§ **Objective**
Reproduce every one of the entries below word for word, omitting the pictures.
-- Start Provided records --
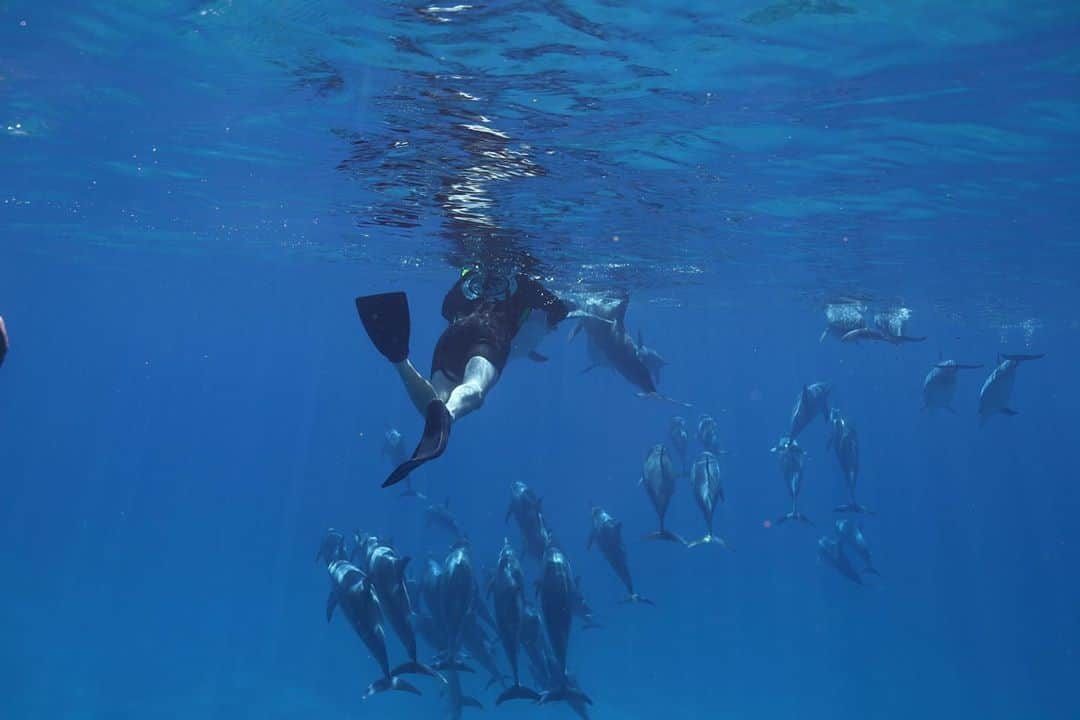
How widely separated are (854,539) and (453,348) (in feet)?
40.8

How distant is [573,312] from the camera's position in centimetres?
1584

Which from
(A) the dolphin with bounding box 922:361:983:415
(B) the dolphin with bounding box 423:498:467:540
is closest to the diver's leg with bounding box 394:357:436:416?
(B) the dolphin with bounding box 423:498:467:540

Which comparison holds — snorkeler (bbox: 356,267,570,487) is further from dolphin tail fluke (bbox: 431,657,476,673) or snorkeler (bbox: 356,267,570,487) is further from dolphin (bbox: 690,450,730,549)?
dolphin tail fluke (bbox: 431,657,476,673)

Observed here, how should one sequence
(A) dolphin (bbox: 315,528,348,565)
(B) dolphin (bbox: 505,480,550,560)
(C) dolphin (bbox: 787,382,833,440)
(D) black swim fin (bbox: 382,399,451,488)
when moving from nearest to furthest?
1. (D) black swim fin (bbox: 382,399,451,488)
2. (B) dolphin (bbox: 505,480,550,560)
3. (A) dolphin (bbox: 315,528,348,565)
4. (C) dolphin (bbox: 787,382,833,440)

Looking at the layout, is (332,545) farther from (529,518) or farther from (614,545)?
(614,545)

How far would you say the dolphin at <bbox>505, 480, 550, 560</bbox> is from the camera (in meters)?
12.5

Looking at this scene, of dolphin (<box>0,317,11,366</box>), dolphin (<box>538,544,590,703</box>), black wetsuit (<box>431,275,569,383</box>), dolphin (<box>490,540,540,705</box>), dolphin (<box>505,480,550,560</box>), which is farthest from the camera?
dolphin (<box>505,480,550,560</box>)

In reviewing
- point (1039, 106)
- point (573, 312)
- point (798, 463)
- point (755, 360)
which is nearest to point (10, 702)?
point (573, 312)

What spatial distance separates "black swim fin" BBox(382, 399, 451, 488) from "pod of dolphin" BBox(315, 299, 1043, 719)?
3197 millimetres

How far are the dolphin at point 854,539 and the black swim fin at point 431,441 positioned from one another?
44.8 feet

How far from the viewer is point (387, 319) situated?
299 inches

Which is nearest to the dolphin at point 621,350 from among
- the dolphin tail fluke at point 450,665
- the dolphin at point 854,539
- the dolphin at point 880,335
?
the dolphin at point 880,335

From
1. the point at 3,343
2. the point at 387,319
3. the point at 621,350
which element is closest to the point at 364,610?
the point at 387,319

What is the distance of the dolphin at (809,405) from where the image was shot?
1590 centimetres
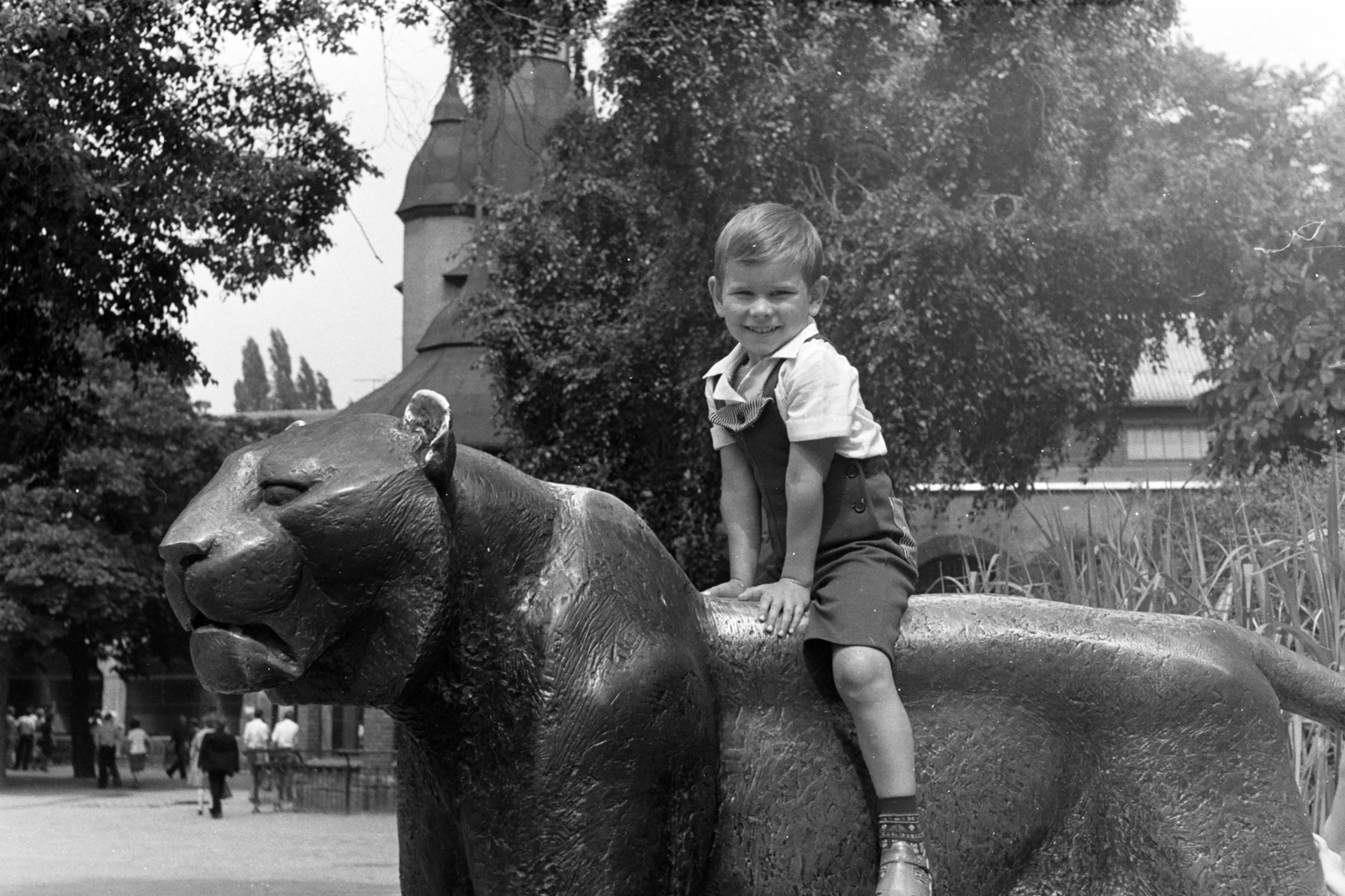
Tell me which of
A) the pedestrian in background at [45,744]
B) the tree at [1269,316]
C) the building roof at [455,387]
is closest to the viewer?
the tree at [1269,316]

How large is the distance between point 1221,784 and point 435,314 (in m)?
36.4

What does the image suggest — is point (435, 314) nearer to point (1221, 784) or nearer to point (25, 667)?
point (25, 667)

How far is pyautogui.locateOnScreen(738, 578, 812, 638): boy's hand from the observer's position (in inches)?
104

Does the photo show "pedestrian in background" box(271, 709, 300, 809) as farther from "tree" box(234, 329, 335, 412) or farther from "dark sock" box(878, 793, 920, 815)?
"tree" box(234, 329, 335, 412)

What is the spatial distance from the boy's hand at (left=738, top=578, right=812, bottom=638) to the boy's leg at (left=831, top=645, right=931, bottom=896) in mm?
123

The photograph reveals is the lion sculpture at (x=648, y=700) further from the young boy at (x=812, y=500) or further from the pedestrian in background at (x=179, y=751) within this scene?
the pedestrian in background at (x=179, y=751)

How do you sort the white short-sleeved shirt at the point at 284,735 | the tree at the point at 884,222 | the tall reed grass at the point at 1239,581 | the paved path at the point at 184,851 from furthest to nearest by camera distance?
the white short-sleeved shirt at the point at 284,735, the tree at the point at 884,222, the paved path at the point at 184,851, the tall reed grass at the point at 1239,581

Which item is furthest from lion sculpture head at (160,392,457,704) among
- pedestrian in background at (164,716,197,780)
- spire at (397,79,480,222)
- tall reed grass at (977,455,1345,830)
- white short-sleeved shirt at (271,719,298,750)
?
pedestrian in background at (164,716,197,780)

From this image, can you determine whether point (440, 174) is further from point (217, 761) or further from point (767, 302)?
point (767, 302)

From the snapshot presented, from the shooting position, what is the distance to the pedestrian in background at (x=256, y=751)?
86.6 feet

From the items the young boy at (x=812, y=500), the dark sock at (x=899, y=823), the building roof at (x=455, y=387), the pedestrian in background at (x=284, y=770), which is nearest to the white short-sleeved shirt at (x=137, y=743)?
the building roof at (x=455, y=387)

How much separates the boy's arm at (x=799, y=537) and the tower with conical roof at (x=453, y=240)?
61.0ft

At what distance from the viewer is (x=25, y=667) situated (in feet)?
145

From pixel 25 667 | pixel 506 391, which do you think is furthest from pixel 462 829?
pixel 25 667
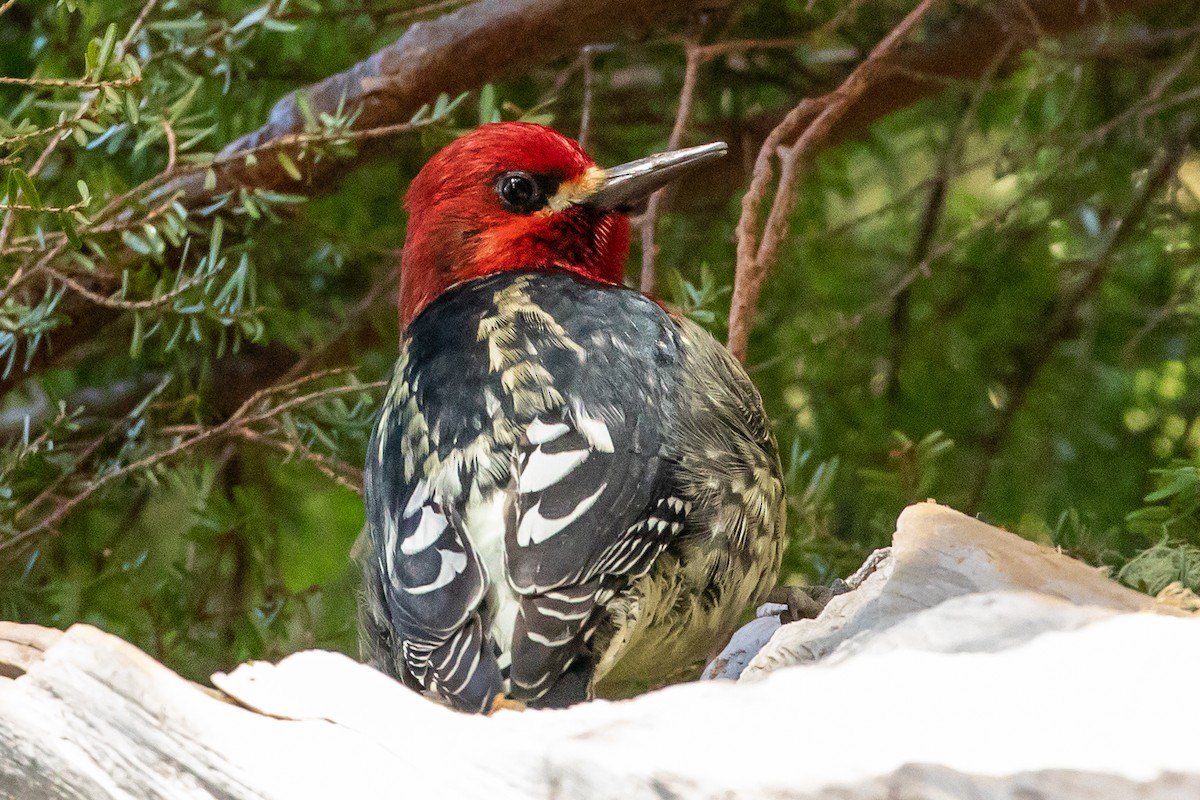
-- End Provided records --
§ **Result for this exercise**
How widely separated are (854,539) and (453,348) (in feet)?
40.8

How distant is [573,312] from the camera's position in centimetres?
1584

Which from
(A) the dolphin with bounding box 922:361:983:415
(B) the dolphin with bounding box 423:498:467:540
is closest to the diver's leg with bounding box 394:357:436:416?
(B) the dolphin with bounding box 423:498:467:540

Which comparison holds — snorkeler (bbox: 356,267,570,487) is further from dolphin tail fluke (bbox: 431,657,476,673) or snorkeler (bbox: 356,267,570,487) is further from dolphin (bbox: 690,450,730,549)?
dolphin tail fluke (bbox: 431,657,476,673)

Observed here, how should one sequence
(A) dolphin (bbox: 315,528,348,565)
(B) dolphin (bbox: 505,480,550,560)
(C) dolphin (bbox: 787,382,833,440)
(D) black swim fin (bbox: 382,399,451,488)
when moving from nearest to furthest?
1. (D) black swim fin (bbox: 382,399,451,488)
2. (B) dolphin (bbox: 505,480,550,560)
3. (A) dolphin (bbox: 315,528,348,565)
4. (C) dolphin (bbox: 787,382,833,440)

Looking at the layout, is (332,545) farther from (529,518) or farther from (614,545)?
(614,545)

How far would you say the dolphin at <bbox>505, 480, 550, 560</bbox> is from the camera (in meters)?
12.5

Looking at this scene, of dolphin (<box>0,317,11,366</box>), dolphin (<box>538,544,590,703</box>), black wetsuit (<box>431,275,569,383</box>), dolphin (<box>490,540,540,705</box>), dolphin (<box>505,480,550,560</box>), which is farthest from the camera?
dolphin (<box>505,480,550,560</box>)

In reviewing
- point (1039, 106)
- point (573, 312)
- point (798, 463)
- point (755, 360)
which is nearest to point (10, 702)?
point (573, 312)

What spatial distance separates "black swim fin" BBox(382, 399, 451, 488) from "pod of dolphin" BBox(315, 299, 1043, 719)?
3197 millimetres

How far are the dolphin at point 854,539 and the black swim fin at point 431,441 positioned from one another?
44.8 feet

How far from the viewer is point (387, 319) situated?
299 inches

Which is nearest to the dolphin at point 621,350 from among
- the dolphin tail fluke at point 450,665
- the dolphin at point 854,539
- the dolphin at point 880,335
?
the dolphin at point 880,335

From
1. the point at 3,343
2. the point at 387,319
3. the point at 621,350
which element is closest to the point at 364,610?
the point at 387,319

What is the distance of the dolphin at (809,405) from where the image was shot?
1590 centimetres
Tell me which of
A) the pedestrian in background at [45,744]
B) the tree at [1269,316]
C) the building roof at [455,387]
is closest to the viewer?
the tree at [1269,316]

How large is the distance between point 1221,784 and point 435,314 (in m)?
36.4

What does the image suggest — is point (435, 314) nearer to point (1221, 784) or nearer to point (25, 667)?
point (25, 667)

How far is pyautogui.locateOnScreen(738, 578, 812, 638): boy's hand from the observer's position (in inches)?
104

Does the photo show "pedestrian in background" box(271, 709, 300, 809) as farther from "tree" box(234, 329, 335, 412) or farther from "dark sock" box(878, 793, 920, 815)?
"tree" box(234, 329, 335, 412)

What is the spatial distance from the boy's hand at (left=738, top=578, right=812, bottom=638) to the boy's leg at (left=831, top=645, right=931, bottom=896) in mm?
123

The photograph reveals is the lion sculpture at (x=648, y=700) further from the young boy at (x=812, y=500) or further from the pedestrian in background at (x=179, y=751) within this scene?
the pedestrian in background at (x=179, y=751)

How do you sort the white short-sleeved shirt at the point at 284,735 | the tree at the point at 884,222 | the tall reed grass at the point at 1239,581 | the paved path at the point at 184,851 from furthest to nearest by camera distance?
the white short-sleeved shirt at the point at 284,735, the tree at the point at 884,222, the paved path at the point at 184,851, the tall reed grass at the point at 1239,581

Which item is furthest from lion sculpture head at (160,392,457,704) among
- pedestrian in background at (164,716,197,780)
- spire at (397,79,480,222)
- tall reed grass at (977,455,1345,830)
- white short-sleeved shirt at (271,719,298,750)
?
pedestrian in background at (164,716,197,780)

From this image, can you determine whether point (440, 174) is further from point (217, 761) or further from point (767, 302)?
point (767, 302)

From the snapshot presented, from the shooting position, what is the distance to the pedestrian in background at (x=256, y=751)?
86.6 feet

From the items the young boy at (x=812, y=500), the dark sock at (x=899, y=823), the building roof at (x=455, y=387), the pedestrian in background at (x=284, y=770), which is nearest to the white short-sleeved shirt at (x=137, y=743)?
the building roof at (x=455, y=387)

How much separates the boy's arm at (x=799, y=537) and the tower with conical roof at (x=453, y=240)?
61.0ft

At what distance from the viewer is (x=25, y=667) situated (in feet)?
145

From pixel 25 667 | pixel 506 391, which do you think is furthest from pixel 462 829?
pixel 25 667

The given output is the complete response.